» **PAGE TEXT**:
Azure Identity & Access Management

Stay informed about the latest enhancements and changes.

Latest Updates for Identity & Access Management

Published: 2023-10-27

New Conditional Access Policies for Streamlined Access New

We've introduced new predefined Conditional Access policy templates to simplify common security scenarios. These templates offer recommended configurations for protecting privileged access, securing cloud apps, and managing access for external users.

Key improvements:

  • Pre-configured policies for common use cases.
  • Guided setup experience.
  • Enhanced security posture out-of-the-box.

Learn more about Conditional Access policy templates.

Azure AD B2C Identity Protection Enhancements Improved

Azure Active Directory (Azure AD) B2C Identity Protection now offers advanced risk detection capabilities. This includes improved anomaly detection for sign-ins, identity compromise detection, and suspicious token acquisition.

What's new:

  • Real-time risk assessment for B2C user identities.
  • Integration with Azure AD Identity Protection reporting.
  • Automated remediation actions based on risk levels.

Explore the Azure AD B2C Identity Protection features.

Public Preview: Granular Permissions for Azure AD Roles

We are excited to announce the public preview of granular permissions for Azure AD custom roles. This feature allows you to define precise permissions for administrative roles, reducing the need for overly broad assignments and enhancing the principle of least privilege.

Benefits:

  • Tailor roles to specific tasks and responsibilities.
  • Increase security by limiting access to only necessary operations.
  • Simplify role management for complex organizations.

Find out more in the Azure AD custom roles documentation.

» **SUPPLIED INFORMATION**:
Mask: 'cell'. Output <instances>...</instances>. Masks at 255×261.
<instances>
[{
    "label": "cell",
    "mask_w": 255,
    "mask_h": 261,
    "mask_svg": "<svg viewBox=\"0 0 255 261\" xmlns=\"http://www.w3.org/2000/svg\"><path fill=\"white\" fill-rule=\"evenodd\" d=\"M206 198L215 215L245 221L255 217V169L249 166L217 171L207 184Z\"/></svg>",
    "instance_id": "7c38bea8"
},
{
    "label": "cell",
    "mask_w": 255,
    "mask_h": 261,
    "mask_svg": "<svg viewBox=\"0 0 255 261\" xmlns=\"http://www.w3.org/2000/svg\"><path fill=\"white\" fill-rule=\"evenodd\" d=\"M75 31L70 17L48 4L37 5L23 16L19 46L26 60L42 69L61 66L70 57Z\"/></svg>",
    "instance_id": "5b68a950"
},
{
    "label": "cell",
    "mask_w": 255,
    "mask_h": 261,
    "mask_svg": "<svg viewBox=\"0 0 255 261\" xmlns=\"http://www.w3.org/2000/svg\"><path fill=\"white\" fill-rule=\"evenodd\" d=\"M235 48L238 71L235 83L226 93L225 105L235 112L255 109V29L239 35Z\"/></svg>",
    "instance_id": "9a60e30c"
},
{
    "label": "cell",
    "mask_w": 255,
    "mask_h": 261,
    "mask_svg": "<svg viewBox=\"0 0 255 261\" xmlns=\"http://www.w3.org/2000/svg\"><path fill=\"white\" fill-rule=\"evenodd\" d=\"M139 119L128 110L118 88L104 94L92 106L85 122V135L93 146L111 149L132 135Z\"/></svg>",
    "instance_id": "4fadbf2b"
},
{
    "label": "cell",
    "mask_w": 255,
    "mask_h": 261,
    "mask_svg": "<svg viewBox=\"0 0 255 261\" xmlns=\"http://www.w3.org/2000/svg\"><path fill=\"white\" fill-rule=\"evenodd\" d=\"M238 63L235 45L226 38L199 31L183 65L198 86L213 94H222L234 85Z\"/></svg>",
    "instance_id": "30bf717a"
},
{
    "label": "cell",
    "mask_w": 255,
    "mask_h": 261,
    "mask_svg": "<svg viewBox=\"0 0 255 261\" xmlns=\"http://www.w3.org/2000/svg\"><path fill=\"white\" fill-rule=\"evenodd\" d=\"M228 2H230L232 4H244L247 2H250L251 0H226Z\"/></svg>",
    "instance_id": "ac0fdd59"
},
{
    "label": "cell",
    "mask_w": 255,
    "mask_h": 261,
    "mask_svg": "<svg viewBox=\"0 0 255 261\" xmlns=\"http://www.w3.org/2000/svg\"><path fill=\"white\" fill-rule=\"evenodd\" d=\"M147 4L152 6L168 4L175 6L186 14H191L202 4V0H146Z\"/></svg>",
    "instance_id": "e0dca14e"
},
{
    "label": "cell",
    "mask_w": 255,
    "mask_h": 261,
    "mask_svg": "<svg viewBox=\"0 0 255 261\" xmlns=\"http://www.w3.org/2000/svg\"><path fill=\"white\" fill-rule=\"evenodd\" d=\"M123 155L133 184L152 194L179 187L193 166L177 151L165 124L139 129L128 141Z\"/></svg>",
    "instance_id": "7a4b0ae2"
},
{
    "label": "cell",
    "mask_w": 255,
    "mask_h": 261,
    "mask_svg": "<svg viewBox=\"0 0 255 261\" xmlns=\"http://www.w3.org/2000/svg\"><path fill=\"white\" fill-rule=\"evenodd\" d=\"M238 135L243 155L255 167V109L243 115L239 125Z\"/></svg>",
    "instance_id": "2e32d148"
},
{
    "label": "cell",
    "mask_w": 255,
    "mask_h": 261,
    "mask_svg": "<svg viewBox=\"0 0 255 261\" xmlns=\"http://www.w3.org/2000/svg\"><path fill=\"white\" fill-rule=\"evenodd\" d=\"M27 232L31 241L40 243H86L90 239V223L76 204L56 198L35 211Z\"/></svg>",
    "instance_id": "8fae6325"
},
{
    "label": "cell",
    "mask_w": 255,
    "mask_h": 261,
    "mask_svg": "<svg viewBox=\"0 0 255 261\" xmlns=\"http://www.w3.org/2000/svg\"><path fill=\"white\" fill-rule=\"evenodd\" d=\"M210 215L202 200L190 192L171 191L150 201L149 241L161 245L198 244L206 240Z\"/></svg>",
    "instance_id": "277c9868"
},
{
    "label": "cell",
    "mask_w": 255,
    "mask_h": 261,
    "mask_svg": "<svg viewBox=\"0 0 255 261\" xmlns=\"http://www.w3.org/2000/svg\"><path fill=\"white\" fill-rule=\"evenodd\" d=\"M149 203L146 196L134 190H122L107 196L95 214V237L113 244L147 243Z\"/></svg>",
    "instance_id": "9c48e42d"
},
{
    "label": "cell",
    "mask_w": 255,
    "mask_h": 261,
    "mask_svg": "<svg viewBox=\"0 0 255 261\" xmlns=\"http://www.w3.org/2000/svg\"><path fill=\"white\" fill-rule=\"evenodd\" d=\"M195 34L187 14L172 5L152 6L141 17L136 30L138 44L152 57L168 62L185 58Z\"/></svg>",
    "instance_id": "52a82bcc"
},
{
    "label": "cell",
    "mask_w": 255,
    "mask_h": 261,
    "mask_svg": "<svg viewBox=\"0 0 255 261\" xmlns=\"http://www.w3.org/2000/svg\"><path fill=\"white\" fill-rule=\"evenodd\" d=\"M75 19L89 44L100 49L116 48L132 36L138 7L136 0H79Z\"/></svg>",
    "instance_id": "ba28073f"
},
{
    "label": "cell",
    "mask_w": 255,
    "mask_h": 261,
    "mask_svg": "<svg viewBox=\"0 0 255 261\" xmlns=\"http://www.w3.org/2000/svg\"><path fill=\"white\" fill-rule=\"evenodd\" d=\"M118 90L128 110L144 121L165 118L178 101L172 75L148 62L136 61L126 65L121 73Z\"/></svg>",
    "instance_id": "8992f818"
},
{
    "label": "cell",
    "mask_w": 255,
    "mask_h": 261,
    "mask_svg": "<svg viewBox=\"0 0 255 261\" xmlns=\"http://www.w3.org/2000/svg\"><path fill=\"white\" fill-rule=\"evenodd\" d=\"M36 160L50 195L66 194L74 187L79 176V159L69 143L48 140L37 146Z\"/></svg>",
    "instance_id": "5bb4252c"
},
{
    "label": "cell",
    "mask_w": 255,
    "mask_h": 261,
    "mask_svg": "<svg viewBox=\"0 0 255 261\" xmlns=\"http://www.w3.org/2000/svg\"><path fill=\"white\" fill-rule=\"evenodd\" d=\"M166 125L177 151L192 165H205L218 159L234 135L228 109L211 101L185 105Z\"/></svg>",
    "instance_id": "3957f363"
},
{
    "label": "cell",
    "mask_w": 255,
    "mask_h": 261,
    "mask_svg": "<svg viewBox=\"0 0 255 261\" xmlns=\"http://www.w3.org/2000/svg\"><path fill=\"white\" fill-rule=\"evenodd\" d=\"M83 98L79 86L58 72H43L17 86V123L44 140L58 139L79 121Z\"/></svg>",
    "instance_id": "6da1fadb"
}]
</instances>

» **ACTION ITEM A**: According to the Azure identity updates page, what three scenarios do the new Conditional Access policy templates offer recommended configurations for?
» **ACTION ITEM B**: Pick up the Azure identity updates page after its final sentence and keep writing it.

» **WRITTEN RESPONSE A**: Protecting privileged access, securing cloud apps, and managing access for external users.

» **WRITTEN RESPONSE B**:
Deprecation of Legacy Authentication Protocols

As part of our ongoing commitment to security, we are continuing the process of disabling support for legacy authentication protocols (e.g., POP, IMAP, SMTP authenticated via basic auth) in Azure AD. This change helps protect your tenants from brute-force and credential stuffing attacks.

Action required: Ensure your applications and services are using modern authentication methods. For more information on how to identify and migrate, please refer to our migration guide.

Recent Additions to Authentication Methods

Several new authentication methods are now available, including passwordless options and enhanced multi-factor authentication (MFA) experiences.

  • Passwordless Sign-in with FIDO2 Security Keys: Enhanced support and deployment guidance.
  • Microsoft Authenticator Push Notifications: Improved user experience and reduced fraud.

Authorization and Access Control Updates

Recent updates focus on improving access control management and auditing capabilities within Azure.

  • Azure Role-Based Access Control (RBAC) Improvements: New built-in roles and enhanced scope management.
  • Access Reviews for Entitlement Management: Streamlined processes for requesting and approving access packages.

Identity Protection & Threat Management

We continue to strengthen Azure's defenses against identity-based threats.

  • New Sign-in Risk Policies: Expanded options for responding to risky sign-ins.
  • Integration with Microsoft Sentinel: Enhanced threat hunting and incident response capabilities.